The pole is taking shape only a few miles from the proposed site of the largest coal terminal in the region, at Cherry Point north of Bellingham on Georgia Strait.
It’s a site that James and other Lummis regard as sacred; their ancestors lived, fished and died at Cherry Point through the centuries before white men discovered the area, imposed treaties on the natives and pushed them onto reservations.
The reservations are still there, as are the natives, and pressure continues to bring industry with its economic development, jobs, shipping, railroads, pollution, threats to native fishing areas and trampling of ancient grounds.

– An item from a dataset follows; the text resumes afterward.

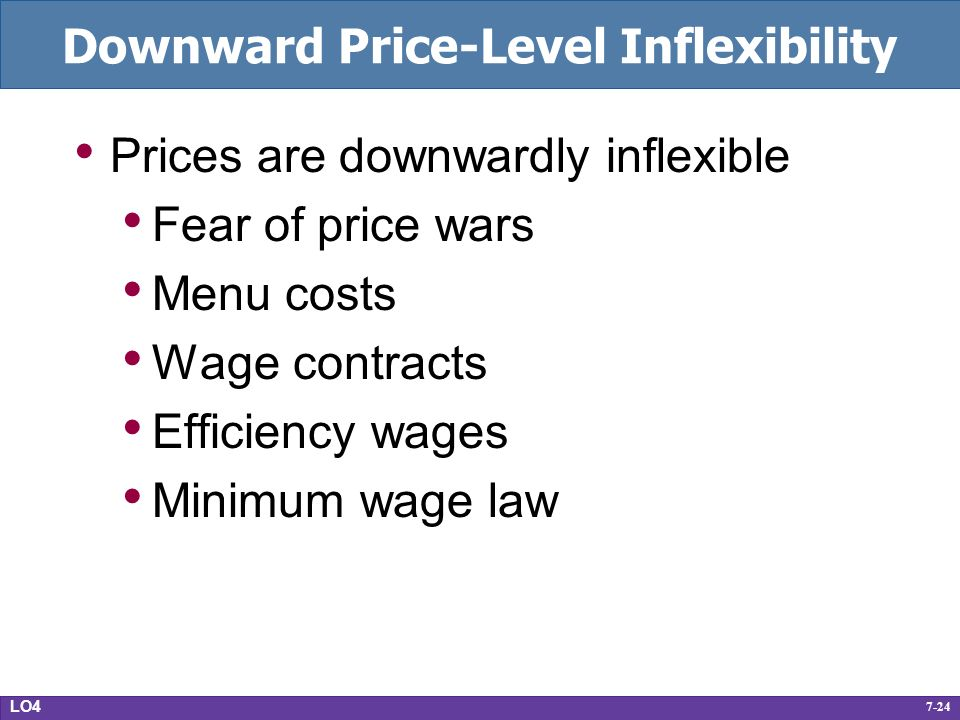 7-24 Downward Price-Level Inflexibility Prices are downwardly inflexible Fear of price wars Menu costs Wage contracts Efficiency wages Minimum wage law LO4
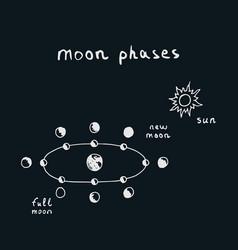 Hand drawn moon phases scheme vector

Over the last two centuries, Cherry Point has seen two oil refineries, an aluminum plant and now plans for yet another giant industry.
Now, the Lummis appear to be well-positioned to play a key, perhaps the most critical role, in determining the fate of a huge proposal to export coal to China from Cherry Point. If the tribe’s objections to the port hold and their treaty rights under federal law withstand any legal questions, the path to approval of the port planned by SSA Marine of Seattle faces a giant obstacle. Company officials, for their part, say they believe the plan can win support from the tribe.